D’après le document rédigé par le Medef, le projet de création d’emploi engendre des mesures à court terme et globales. Ci-après les détails sur ces nouvelles mesures.

Zoom sur le temps de travail et le salaire

Pour le Medef, au moins 2 jours fériés doivent être supprimés pour gagner 100 000 emplois et 1% de croissance économique. Il avance aussi un lissage des seuils sociaux et fiscaux afin de créer 50 000 à 100 000 emplois au bout de 3 ans. Pour poursuivre les propos de Pierre Gattaz, l’instauration d’un salaire inférieur au SMIC est effective. Elle est, selon lui destinée aux populations les plus éloignées de l’emploi qui perçoivent des allocations sociales, leur permettant d’avoir un pouvoir d’achat plus ou moins égal au SMIC. Avec cette mesure, le gain d’emploi estimé est compris entre 50 000 et 100 000 en 5 ans.
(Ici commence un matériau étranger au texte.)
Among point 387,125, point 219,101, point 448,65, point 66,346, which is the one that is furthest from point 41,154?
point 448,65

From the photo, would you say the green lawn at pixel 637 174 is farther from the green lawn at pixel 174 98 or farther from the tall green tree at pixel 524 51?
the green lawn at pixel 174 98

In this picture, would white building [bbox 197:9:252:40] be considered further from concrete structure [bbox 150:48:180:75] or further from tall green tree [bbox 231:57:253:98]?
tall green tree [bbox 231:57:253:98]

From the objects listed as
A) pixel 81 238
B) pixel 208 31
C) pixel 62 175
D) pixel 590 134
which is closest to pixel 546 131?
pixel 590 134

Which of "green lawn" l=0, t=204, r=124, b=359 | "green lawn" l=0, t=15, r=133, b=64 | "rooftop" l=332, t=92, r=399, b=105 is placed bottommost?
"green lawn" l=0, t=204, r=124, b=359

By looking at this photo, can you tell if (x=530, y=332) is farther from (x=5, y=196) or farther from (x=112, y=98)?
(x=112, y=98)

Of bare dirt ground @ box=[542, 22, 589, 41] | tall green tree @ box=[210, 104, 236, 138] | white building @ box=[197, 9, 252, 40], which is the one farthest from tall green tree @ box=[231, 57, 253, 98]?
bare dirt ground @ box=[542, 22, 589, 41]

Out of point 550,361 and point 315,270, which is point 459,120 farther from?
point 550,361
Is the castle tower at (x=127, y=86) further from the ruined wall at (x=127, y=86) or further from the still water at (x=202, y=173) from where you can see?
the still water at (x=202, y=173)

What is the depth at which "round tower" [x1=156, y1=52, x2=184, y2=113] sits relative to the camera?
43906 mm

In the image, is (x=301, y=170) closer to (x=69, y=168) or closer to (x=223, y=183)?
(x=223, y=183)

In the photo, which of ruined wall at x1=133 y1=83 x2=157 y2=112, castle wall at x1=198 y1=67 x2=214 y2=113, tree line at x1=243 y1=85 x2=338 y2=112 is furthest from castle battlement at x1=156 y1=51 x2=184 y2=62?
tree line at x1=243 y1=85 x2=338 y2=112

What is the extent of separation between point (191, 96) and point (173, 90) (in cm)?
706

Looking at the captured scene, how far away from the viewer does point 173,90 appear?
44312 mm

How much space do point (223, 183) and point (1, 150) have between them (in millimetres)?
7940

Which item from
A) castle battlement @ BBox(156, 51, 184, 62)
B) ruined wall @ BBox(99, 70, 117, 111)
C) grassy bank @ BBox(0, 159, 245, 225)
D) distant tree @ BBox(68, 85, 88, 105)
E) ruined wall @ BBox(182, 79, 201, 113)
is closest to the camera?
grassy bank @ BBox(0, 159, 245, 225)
Pierre Gattaz expose aussi la revue de la durée de travail. Il veut en finir avec la durée légale et donner aux entreprises l’opportunité de négocier le seuil qui leur convient avant de déclencher les heures supplémentaires, l’aménagement du temps de travail et le taux des majorations horaires. Cette idée rejoint celle de Medef qui veut primer les accords majoritaires d’entreprise sur le contrat individuel. La loi sur la durée du travail est uniquement valable pour les entreprises qui ne parviennent pas à trouver un accord.

D’autres mesures aussi significatives

changement pour création emploiPour le Medef, si les commerces s’ouvrent les soirs et les dimanches, cela créerait 40 000 à 100 000 emplois dans la distribution et le commerce contre 50 000 à 200 000 dans le tourisme. Cette mesure ne sera pas obligatoire mais il faut l’approbation des salariés qui le souhaitent par accord social de branche, d’entreprise et d’établissement.

Le Medef remet sur le tapis son ancienne idée de généraliser un contrat de chantier dans tous les secteurs d’activité. Il veut imposer un contrat à durée indéterminé qui prendrait fin à la fin du chantier. Cette mesure enlève le doute des chefs d’entreprise des PME et TPE qui ont peur de l’embauche. Pour le salarié, un contrat rompu entraînerait un barème d’indemnités en fonction de son ancienneté. Le Medef envisage aussi de remettre sur les rails la recherche d’emploi et de rouvrir la négociation sur l’assurance-chômage.

Côté fiscal, le patronat souhaiterait la transformation du Cice en baisse de charges, la fin de la taxe sur les transactions financières et la suppression de la taxe sur les salaires qui pèse sur les assurances et les banques. Pour le Medef, la baisse de charges est plus facile à calculer et plus pérenne pour les chefs d’entreprise. Il demande également la suppression des impôts sectoriels et ceux pesant sur les facteurs de production.